Her literary fame grew with the Random House release of The Autobiography of Alice B. Toklas. Publisher Bennett Cerf arranged a seven-month American lecture tour that introduced her to audiences eager to meet the woman who had championed modern art long before museums embraced it. “What is now considered great art was ignored when Gertrude was collecting,” observed Jocelyn Keene.
Wartime Years
The presentation then turned to the difficult years of World War II. After the Nazi occupation of Paris in 1940, Gertrude refused to leave France, but she and Alice moved to a village in southern France. As Jewish lesbians under the Vichy regime, they faced serious danger but were protected in part by Bernard Faÿ, a long-time friend with influence in the Vichy government who shielded them from deportation to the death camps.

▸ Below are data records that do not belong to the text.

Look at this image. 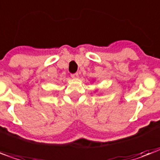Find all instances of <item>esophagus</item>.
Returning a JSON list of instances; mask_svg holds the SVG:
<instances>
[{
    "label": "esophagus",
    "instance_id": "1",
    "mask_svg": "<svg viewBox=\"0 0 160 160\" xmlns=\"http://www.w3.org/2000/svg\"><path fill=\"white\" fill-rule=\"evenodd\" d=\"M79 75H78V73H75V74H72L71 77L72 78H78Z\"/></svg>",
    "mask_w": 160,
    "mask_h": 160
}]
</instances>
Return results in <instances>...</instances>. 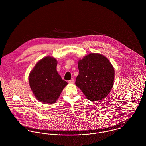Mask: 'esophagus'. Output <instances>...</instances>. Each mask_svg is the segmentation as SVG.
<instances>
[{
	"mask_svg": "<svg viewBox=\"0 0 146 146\" xmlns=\"http://www.w3.org/2000/svg\"><path fill=\"white\" fill-rule=\"evenodd\" d=\"M68 83L71 84L74 83V79H72L68 80Z\"/></svg>",
	"mask_w": 146,
	"mask_h": 146,
	"instance_id": "esophagus-1",
	"label": "esophagus"
}]
</instances>
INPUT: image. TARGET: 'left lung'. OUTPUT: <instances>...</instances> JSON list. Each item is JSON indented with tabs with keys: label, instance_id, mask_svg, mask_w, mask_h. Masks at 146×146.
<instances>
[{
	"label": "left lung",
	"instance_id": "obj_1",
	"mask_svg": "<svg viewBox=\"0 0 146 146\" xmlns=\"http://www.w3.org/2000/svg\"><path fill=\"white\" fill-rule=\"evenodd\" d=\"M79 74L75 84L91 101L105 98L112 88L115 71L108 60L102 54L90 53L78 62Z\"/></svg>",
	"mask_w": 146,
	"mask_h": 146
}]
</instances>
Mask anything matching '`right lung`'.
<instances>
[{
	"label": "right lung",
	"instance_id": "obj_1",
	"mask_svg": "<svg viewBox=\"0 0 146 146\" xmlns=\"http://www.w3.org/2000/svg\"><path fill=\"white\" fill-rule=\"evenodd\" d=\"M57 61L46 57L36 64L29 75L30 88L37 100L44 104H53L67 83L57 71Z\"/></svg>",
	"mask_w": 146,
	"mask_h": 146
}]
</instances>
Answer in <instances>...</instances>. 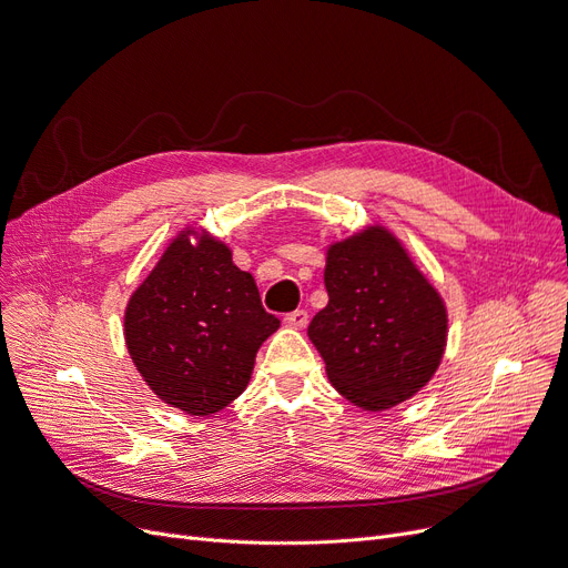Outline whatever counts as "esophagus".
<instances>
[{
  "label": "esophagus",
  "instance_id": "1",
  "mask_svg": "<svg viewBox=\"0 0 568 568\" xmlns=\"http://www.w3.org/2000/svg\"><path fill=\"white\" fill-rule=\"evenodd\" d=\"M284 322H286V326H291V328H305L307 322H310V314H307L305 310H293V312H288V314L284 316Z\"/></svg>",
  "mask_w": 568,
  "mask_h": 568
}]
</instances>
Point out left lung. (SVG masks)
<instances>
[{
  "label": "left lung",
  "mask_w": 568,
  "mask_h": 568,
  "mask_svg": "<svg viewBox=\"0 0 568 568\" xmlns=\"http://www.w3.org/2000/svg\"><path fill=\"white\" fill-rule=\"evenodd\" d=\"M328 305L307 335L333 387L363 410H387L417 394L445 349L438 291L387 231H366L328 248Z\"/></svg>",
  "instance_id": "left-lung-1"
}]
</instances>
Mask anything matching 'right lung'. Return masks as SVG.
Listing matches in <instances>:
<instances>
[{
    "instance_id": "add662e5",
    "label": "right lung",
    "mask_w": 568,
    "mask_h": 568,
    "mask_svg": "<svg viewBox=\"0 0 568 568\" xmlns=\"http://www.w3.org/2000/svg\"><path fill=\"white\" fill-rule=\"evenodd\" d=\"M280 328L231 248L181 233L125 310V343L158 398L214 415L248 384L258 347Z\"/></svg>"
}]
</instances>
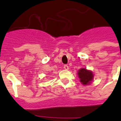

Gertrude Stein died in Paris in 1946 at age 72 following surgery. Alice Toklas lived until 1967. They are buried side by side in Paris. After Alice’s death, many of their paintings were sold and eventually entered major museum and private collections.
Legacy
Today, Gertrude Stein’s influence endures. Her books remain widely studied and debated, her image has appeared on a U.S. postage stamp and coffee mugs, and a street in Paris bears her name.
Audience members were especially interested in the personal dramas behind the legend. “It’s extremely interesting to hear about the rivalries between artists; even Gertrude and Hemingway had a falling out,” observed Villager Holly Thiercof.
For Village members, the afternoon offered more than a history lesson. Nick Stein transformed a towering cultural figure into a recognizable family member—a witty, stubborn, loving, brilliant woman who helped shape modern literature and art while living amid friends, lovers, arguments, and ordinary routines. “Gertrude Stein was the queen of the art world in the 1920s,” said Ed Mervine.
By the end of the presentation, attendees seemed to share Nick Stein’s goal: Gertrude Stein emerged not simply as an avant-garde writer, collector, or muse, but as a fully realized person—funny, formidable, occasionally exasperating, and, as her cousin promised, impossible to forget. Stein moved beyond the mythology surrounding his relative to portray a woman shaped by loss, intellect, ambition, and unconventional love.